Directions
Write out again, word for word, the lines below from the line that holds "Father and son" through the line that holds "Cotton-jersey tracksuit bottoms", omitting pictures.

Given information
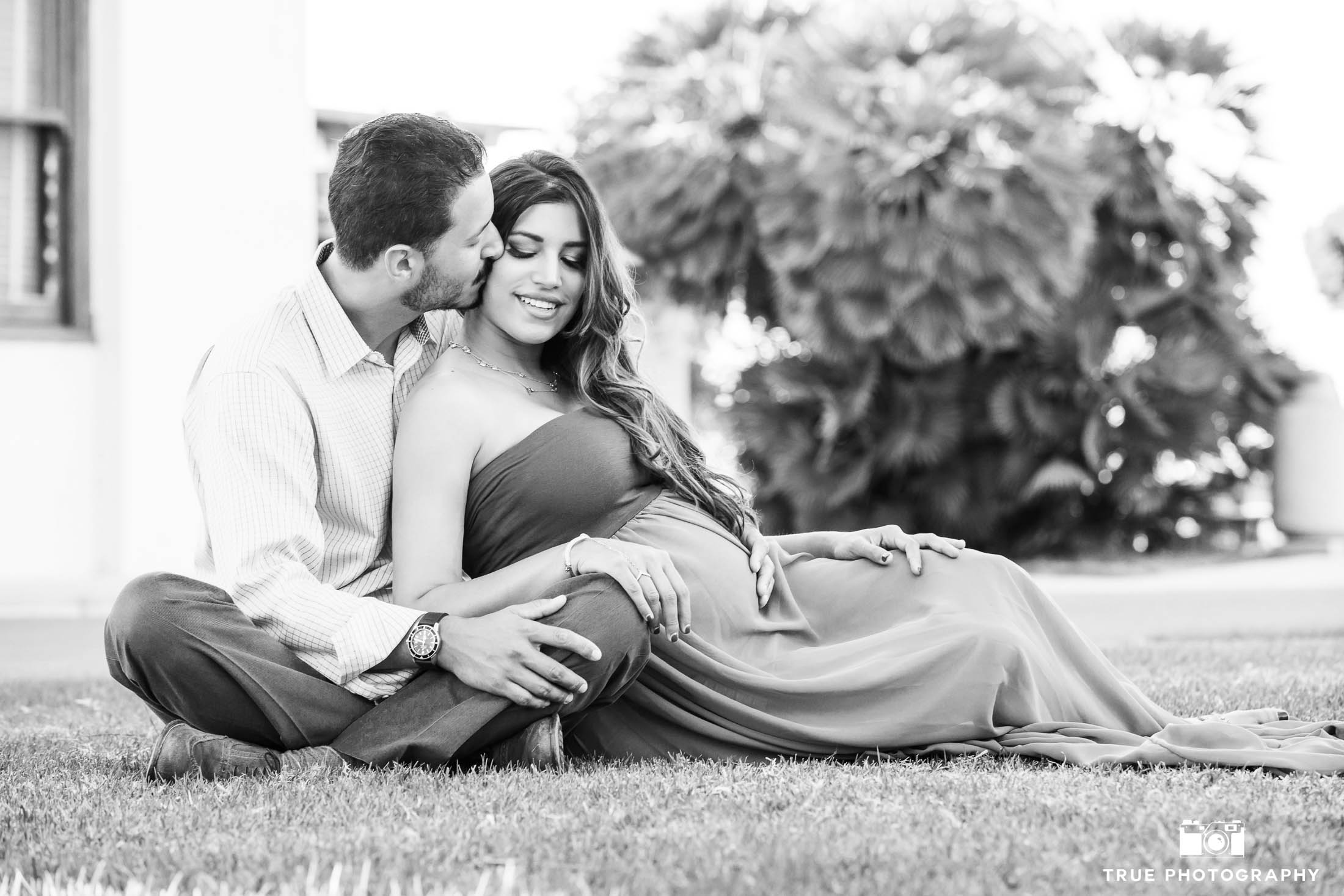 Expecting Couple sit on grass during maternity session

* * *

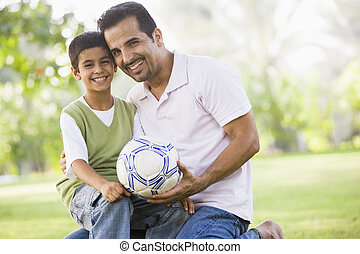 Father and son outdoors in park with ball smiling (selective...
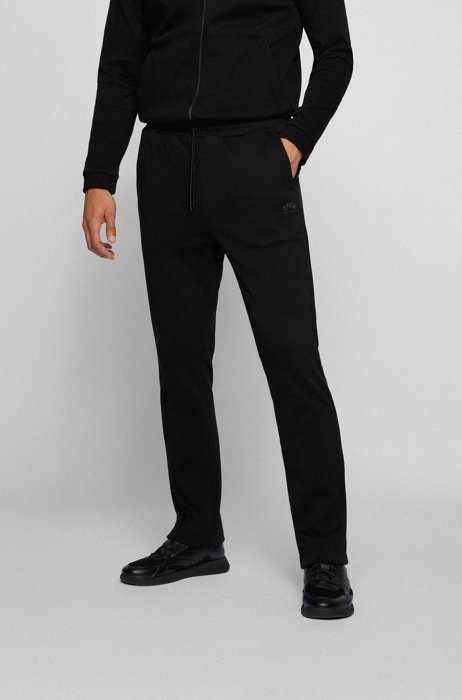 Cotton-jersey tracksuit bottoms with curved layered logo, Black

Written answer
 Father and son outdoors in park with ball smiling (selective...
 Cotton-jersey tracksuit bottoms with curved layered logo, Black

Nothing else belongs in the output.